ホスピスの牧師(チャプレン)とは?
ホスピスとは
米国で広く知られるホスピスケアは、余命6か月以内と診断された末期患者とその家族に対し、身体的支援や心の安らぎを提供するサービスです。ホスピスチームは通常、看護師、介護スタッフ、ソーシャルワーカー、そしてチャプレン(牧師)で構成されます。
ホスピスチームにおける役割
チャプレンは、精神性と心理学を組み合わせて、患者と家族の霊的ケアを担う専門家です。宗派や文化に関係なく、偏見なく寄り添い、チームメンバー向けに霊的ニーズへの配慮に関する研修も行います。
主な業務
チャプレンの時間の大半は、患者と静かに向き合い、話を聴くことに費やされます。

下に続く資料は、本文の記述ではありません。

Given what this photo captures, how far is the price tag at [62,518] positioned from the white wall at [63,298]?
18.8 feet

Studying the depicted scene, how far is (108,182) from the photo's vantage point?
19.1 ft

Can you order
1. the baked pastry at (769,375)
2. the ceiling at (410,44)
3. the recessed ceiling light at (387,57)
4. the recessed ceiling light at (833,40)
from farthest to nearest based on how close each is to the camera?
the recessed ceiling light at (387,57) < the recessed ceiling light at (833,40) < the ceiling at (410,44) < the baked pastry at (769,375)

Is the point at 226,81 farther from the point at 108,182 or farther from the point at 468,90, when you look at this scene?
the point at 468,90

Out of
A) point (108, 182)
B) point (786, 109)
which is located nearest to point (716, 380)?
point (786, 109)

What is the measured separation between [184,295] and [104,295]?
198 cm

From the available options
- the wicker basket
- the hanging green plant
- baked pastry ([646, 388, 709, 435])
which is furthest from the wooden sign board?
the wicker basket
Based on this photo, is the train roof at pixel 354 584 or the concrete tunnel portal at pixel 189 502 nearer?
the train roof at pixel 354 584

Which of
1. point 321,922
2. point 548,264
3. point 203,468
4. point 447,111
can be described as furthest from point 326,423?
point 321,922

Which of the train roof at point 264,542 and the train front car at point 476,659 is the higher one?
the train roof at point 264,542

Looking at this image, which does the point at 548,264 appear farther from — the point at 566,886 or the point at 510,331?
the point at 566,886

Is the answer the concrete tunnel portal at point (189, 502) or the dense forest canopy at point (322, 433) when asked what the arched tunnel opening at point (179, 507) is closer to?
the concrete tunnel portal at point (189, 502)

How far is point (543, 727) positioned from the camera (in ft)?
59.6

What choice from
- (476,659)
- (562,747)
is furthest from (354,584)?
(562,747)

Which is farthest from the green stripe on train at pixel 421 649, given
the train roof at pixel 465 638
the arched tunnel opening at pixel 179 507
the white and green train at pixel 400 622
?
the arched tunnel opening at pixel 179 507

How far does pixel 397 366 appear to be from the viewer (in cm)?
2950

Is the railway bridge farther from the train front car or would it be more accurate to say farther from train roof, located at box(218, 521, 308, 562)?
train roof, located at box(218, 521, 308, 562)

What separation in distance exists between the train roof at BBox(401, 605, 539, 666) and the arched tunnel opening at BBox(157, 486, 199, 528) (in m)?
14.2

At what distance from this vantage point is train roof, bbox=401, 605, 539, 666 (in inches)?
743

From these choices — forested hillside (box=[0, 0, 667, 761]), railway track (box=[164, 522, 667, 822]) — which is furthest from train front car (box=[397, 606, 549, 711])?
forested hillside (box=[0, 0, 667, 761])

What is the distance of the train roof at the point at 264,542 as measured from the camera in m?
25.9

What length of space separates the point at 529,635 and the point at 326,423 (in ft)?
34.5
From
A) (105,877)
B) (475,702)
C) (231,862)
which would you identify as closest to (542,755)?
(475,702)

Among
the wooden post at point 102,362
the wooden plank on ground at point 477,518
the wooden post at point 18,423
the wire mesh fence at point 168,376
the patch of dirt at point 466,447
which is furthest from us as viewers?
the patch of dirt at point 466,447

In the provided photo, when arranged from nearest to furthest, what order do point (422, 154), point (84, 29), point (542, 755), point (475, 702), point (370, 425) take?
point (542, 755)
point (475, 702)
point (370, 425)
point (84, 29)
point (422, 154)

最も重要な役割は霊的カウンセリングと支援です。要望があれば、本人の信仰に基づく礼拝を執り行いますが、布教は行いません。政府資金を受けるホスピスは無宗派であることが求められます。患者や家族の希望に応じて訪問頻度は調整され、通常は少なくとも週に一度は訪れます。患者が教会に所属している場合は、牧師や教会関係者と連絡を取り合い、祈りや相談に応じます。ホスピストレーニングを受けたボランティアが補助することもあります。患者が亡くなった後は、葬儀の手配や喪失感のサポートも提供します。
教育・資格
多くのチャプレンは、全宗派・全文化を対象とした臨床牧師教育協会(Association for Clinical Pastoral Education)で研修を受けます。授業は教室学習と実務経験を組み合わせ、専門資格はProfessional Chaplains Associationや各信仰団体が認定するものがあります。資格保持により、全国基準と倫理コードに則った活動が保証されます。多くは聖職者として叙階されています。
喪失カウンセリング
患者が逝去した後も、チャプレンは家族の悲嘆に寄り添い、グリーフカウンセラーとして支援します。一部は病院でも同様の役割を担っています。